Tutorial 81: SNN Transfer Learning¶
Pretrain, save, load, freeze, and fine-tune an SNN checkpoint. The workflow is designed for reproducible transfer experiments where the checkpoint carries both weights and enough architecture metadata to reject incompatible reloads.
Save and Load Checkpoints¶
import numpy as np
from sc_neurocore.transfer import SNNCheckpoint, load_checkpoint, save_checkpoint
rng = np.random.default_rng(42)
model_weights = [
rng.standard_normal((256, 784)).astype(np.float64) * 0.05,
rng.standard_normal((10, 256)).astype(np.float64) * 0.1,
]
checkpoint = SNNCheckpoint(
weights=model_weights,
layer_names=["hidden", "output"],
layer_sizes=[(784, 256), (256, 10)],
neuron_types=["LIF", "LIF"],
metadata={
"task": "mnist",
"accuracy": 0.972,
"timesteps": 25,
"beta": 0.9,
},
)
save_checkpoint(checkpoint, "mnist_snn")
loaded = load_checkpoint("mnist_snn")
print(loaded.n_layers, loaded.total_params, loaded.metadata["task"])
The loader checks the JSON sidecar, rejects unexpected archive entries, disables
pickle while opening the .npz, and verifies that each weight matrix shape is
(output_features, input_features) for the stored layer-size pair.
Freeze and Fine-Tune¶
Freeze feature-extraction layers and keep the output head trainable:
from sc_neurocore.transfer import TransferConfig, apply_transfer_config
config = TransferConfig(
freeze_until=0,
lr_backbone=0.0,
lr_head=0.001,
)
loaded, per_layer_lr = apply_transfer_config(loaded, config)
print(loaded.frozen_layers)
print(per_layer_lr)
freeze_until accepts either a zero-based layer index or a layer name. Unknown
layer names and out-of-range indices raise ValueError instead of silently
leaving the schedule unchanged.
Gradual Unfreezing¶
from sc_neurocore.transfer import TransferConfig, apply_transfer_config, unfreeze_layers
phase_1 = TransferConfig(freeze_until=0, lr_backbone=0.0, lr_head=0.001)
loaded, phase_1_rates = apply_transfer_config(loaded, phase_1)
unfreeze_layers(loaded, layer_names=["hidden"])
phase_2 = TransferConfig(freeze_until=-1, lr_backbone=0.0001, lr_head=0.001)

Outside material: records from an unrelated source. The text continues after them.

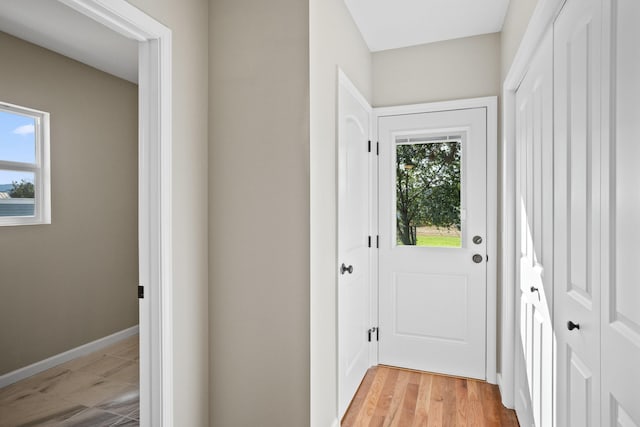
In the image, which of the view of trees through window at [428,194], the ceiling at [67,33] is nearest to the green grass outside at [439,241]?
the view of trees through window at [428,194]

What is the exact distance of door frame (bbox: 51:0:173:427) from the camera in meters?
1.60

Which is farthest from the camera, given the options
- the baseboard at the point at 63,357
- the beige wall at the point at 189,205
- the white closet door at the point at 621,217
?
the baseboard at the point at 63,357

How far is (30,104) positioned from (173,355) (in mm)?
2549

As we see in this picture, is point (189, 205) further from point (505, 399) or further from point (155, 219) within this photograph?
point (505, 399)

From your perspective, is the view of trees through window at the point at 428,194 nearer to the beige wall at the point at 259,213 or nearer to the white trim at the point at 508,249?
the white trim at the point at 508,249

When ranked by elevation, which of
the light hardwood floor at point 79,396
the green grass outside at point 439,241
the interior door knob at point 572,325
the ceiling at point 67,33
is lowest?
the light hardwood floor at point 79,396

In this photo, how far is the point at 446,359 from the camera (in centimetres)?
286

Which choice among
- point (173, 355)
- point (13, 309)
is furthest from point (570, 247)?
point (13, 309)

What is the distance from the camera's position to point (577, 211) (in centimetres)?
118

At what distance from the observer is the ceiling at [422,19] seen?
2340 millimetres

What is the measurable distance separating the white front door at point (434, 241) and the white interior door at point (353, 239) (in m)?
0.19

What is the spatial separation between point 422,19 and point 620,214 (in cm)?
209

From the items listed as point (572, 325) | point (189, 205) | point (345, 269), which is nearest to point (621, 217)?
point (572, 325)

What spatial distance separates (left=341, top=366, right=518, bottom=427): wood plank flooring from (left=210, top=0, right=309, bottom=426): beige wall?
755mm
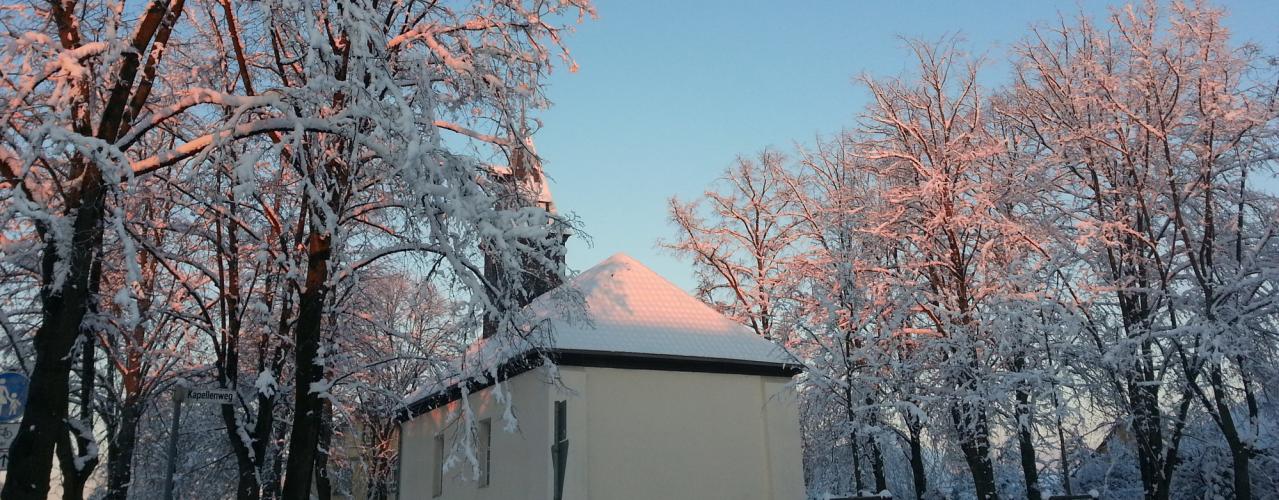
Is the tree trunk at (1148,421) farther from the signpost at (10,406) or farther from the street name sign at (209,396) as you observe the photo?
the signpost at (10,406)

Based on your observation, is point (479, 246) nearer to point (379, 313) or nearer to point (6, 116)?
point (6, 116)

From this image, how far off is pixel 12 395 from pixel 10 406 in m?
0.11

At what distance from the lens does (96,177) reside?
28.0ft

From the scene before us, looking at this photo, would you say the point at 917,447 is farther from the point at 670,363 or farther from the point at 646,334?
the point at 646,334

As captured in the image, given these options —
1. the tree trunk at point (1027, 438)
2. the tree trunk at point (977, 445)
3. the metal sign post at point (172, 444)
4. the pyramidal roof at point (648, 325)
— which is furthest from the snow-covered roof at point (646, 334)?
the tree trunk at point (1027, 438)

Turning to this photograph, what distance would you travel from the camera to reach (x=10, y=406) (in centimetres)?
900

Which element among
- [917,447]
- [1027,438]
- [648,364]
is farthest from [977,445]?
[648,364]

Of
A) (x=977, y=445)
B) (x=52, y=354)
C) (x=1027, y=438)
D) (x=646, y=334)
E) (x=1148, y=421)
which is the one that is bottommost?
(x=977, y=445)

loaded, phase_2_rates = apply_transfer_config(loaded, phase_2)
The helpers mutate the checkpoint and return it for call chaining. Save the checkpoint again after each phase when you need an auditable recovery point.
Transfer Workflow¶
- Pretrain on the source task.
- Save a validated
SNNCheckpoint. - Load the checkpoint for the target task.
- Replace or reinitialize task-specific head weights outside the checkpoint helper.
- Freeze the transferred backbone and assign per-layer learning rates.
- Fine-tune, unfreeze gradually when needed, then save the adapted checkpoint.
What Transfers in SNNs¶
| Component | What Transfers | Why It Helps |
|---|---|---|
| Synaptic weights | Feature detectors and temporal filters | Preserves learned spike-response structure. |
| Layer metadata | Layer order, sizes, and neuron labels | Prevents incompatible checkpoint reuse. |
| Frozen-layer markers | Fine-tuning schedule state | Makes transfer phases reproducible. |
| Experiment metadata | Task, accuracy, timestep, or provenance fields | Keeps downstream analysis tied to the saved state. |
Evidence¶
benchmarks/results/bench_transfer.json records local, non-isolated regression
evidence for the Python API and polyglot mirrors. The 2026-06-27 run reports:
| Check | Result |
|---|---|
| Python checkpoint roundtrip | 100 calls in 0.154779 s, 646.081 calls/s |
Python apply_transfer_config |
100 calls in 0.009153 s, 10925.32 calls/s |
| Rust checkpoint and fine-tune mirrors | compile and unit tests pass |
| Julia transfer validation | pass |
| Mojo checkpoint and fine-tune kernels | pass |
The benchmark artifact is regression evidence only and sets
production_benchmark_claim to false.
References¶
- Yosinski et al. (2014). "How transferable are features in deep neural networks?" NeurIPS 2014.
- Dampfhoffer et al. (2022). "Are SNNs really more energy-efficient than ANNs? An in-depth hardware-aware study." IEEE TETCI.